Est objectivement de nature à faire naître un doute sur l’impartialité de la juridiction d’instruction, au sens de l’article 6 de la Convention européenne de sauvegarde des droits de l’homme et des libertés fondamentales, et constitue, dès lors, un motif de dessaisissement pour cause de suspicion légitime, au sens de l’article 662 du Code de procédure pénale, la circonstance qu’un juge d’instruction ait à instruire sur les faits dénoncés par la partie civile après avoir opposé à celle-ci un refus d’informer injustifié.

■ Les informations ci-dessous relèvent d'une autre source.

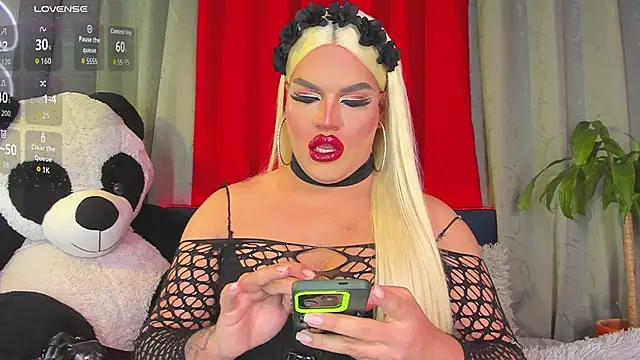 Snapshot of Missisabella_ chatting on 11/08/25, 12:55 Missisabella online show from 11/08/25, 12:55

CONVENTION EUROPEENNE DES DROITS DE L’HOMME - Article 6.1. - Tribunal - Impartialité - Suspicion légitime - Doute objectif sur l’impartialité d’un juge d’instruction
Précédents jurisprudentiels : Dans le même sens que : Chambre criminelle, 1998-03-04, Bulletin criminel, n° 86, p. 234 (désignation de juridiction).
Traités cités : Convention européenne de sauvegarde des droits de l’homme et des libertés fondamentales art. 6.
Codes cités : Code de procédure pénale 662.